Allowing businesses to offer the service both creates a bona fide market competition and makes the most of their telecom infrastructure, according to FPT chairman and chief executive officer Truong Gia Binh.
Viettel’s deputy general director Nguyen Manh Hung assumed upgrading cable infrastructure to communes for supply of cable television would help cut down investment costs by several times while extending the service to remote areas.
Pay TV has to share market slices with the interactive television segment (IPTV) which has grown the fastest within the pay TV system with around one million subscribers after three years in operation.
Currently there are four IPTV service providers: FPT Telecom, media firm VTC, VNPT and Viettel.
“IPTV promises enormous development potential and will dominate pay TV market in Vietnam,” said FPT Telecom general director Nguyen Van Khoa.
To meet the competition, service providers have rolled out a series of new services, such as FPT Telecom focusing on promoting FPT Play HD, VASC Software and Media Company giving birth to MyTVNet with the introduction of fresh interactive services Video Call, TV Voting, TV Messages and TV Friend.
During a decade in Vietnam, pay TV has exposed several limitations seen in its patchy development, use of backward technology, its focus on urban areas and loosened management of price and service quality.
The MIC has penned and submitted to the prime minister for enactment of synchronous planning on television sector development, including that of pay TV service market targeting high service quality, cutting-edge technology and sustainable development, according to Nguyen Bac Son, Minister of Information and Communications.

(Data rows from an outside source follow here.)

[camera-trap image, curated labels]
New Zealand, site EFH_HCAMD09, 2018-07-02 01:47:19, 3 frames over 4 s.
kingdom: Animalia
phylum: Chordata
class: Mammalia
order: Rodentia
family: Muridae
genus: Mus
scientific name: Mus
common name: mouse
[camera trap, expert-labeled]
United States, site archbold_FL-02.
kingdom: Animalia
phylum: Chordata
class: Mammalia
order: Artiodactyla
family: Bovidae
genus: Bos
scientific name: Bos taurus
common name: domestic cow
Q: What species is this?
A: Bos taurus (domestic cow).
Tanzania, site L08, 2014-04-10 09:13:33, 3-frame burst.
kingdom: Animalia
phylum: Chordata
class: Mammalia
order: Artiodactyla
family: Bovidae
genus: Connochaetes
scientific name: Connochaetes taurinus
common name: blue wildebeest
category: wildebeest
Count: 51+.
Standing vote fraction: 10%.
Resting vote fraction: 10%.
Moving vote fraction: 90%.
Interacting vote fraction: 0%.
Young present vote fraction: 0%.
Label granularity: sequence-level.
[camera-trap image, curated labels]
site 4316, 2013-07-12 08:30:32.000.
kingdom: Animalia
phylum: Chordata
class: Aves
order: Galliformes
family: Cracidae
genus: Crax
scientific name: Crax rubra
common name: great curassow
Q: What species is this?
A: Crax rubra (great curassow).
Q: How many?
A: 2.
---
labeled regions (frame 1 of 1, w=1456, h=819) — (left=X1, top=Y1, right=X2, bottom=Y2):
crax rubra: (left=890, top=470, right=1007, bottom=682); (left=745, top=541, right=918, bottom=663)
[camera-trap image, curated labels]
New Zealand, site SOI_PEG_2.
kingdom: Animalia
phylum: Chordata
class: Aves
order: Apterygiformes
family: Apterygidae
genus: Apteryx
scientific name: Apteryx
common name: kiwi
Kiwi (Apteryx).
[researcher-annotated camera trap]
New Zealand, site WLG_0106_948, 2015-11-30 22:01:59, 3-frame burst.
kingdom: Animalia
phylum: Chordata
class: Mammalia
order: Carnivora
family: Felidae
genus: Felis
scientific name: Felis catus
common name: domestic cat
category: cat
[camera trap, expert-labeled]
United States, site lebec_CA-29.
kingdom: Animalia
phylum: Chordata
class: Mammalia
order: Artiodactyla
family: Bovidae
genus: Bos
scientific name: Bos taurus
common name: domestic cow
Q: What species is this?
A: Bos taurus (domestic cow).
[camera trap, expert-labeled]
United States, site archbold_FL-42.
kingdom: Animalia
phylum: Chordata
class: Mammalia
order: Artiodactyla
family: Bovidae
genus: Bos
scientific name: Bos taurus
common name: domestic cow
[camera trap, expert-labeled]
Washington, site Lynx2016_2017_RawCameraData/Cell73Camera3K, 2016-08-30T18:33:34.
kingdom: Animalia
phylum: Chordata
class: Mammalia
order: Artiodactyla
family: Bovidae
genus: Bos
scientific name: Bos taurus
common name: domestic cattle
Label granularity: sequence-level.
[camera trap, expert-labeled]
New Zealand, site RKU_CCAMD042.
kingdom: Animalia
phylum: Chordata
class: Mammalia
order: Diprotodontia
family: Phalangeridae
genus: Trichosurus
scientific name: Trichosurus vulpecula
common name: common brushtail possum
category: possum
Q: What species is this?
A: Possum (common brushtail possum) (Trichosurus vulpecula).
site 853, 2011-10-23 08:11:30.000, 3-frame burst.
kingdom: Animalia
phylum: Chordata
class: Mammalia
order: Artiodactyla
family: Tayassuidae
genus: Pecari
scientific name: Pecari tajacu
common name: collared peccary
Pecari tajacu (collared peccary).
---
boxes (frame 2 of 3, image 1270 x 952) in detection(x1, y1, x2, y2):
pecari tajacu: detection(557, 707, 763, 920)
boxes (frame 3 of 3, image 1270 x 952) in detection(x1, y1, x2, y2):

Accordingly, existing pay TV system shall be streamlined to avert patchy development and cultivate a healthy pay TV and radio broadcasting market which will operate under market rules with stable development, striving for conversion into entirely digital television and radio broadcasting by 2020. The programme content shall be richly imbued with distinctive cultural identities featuring increasingly service quality and competitive costs.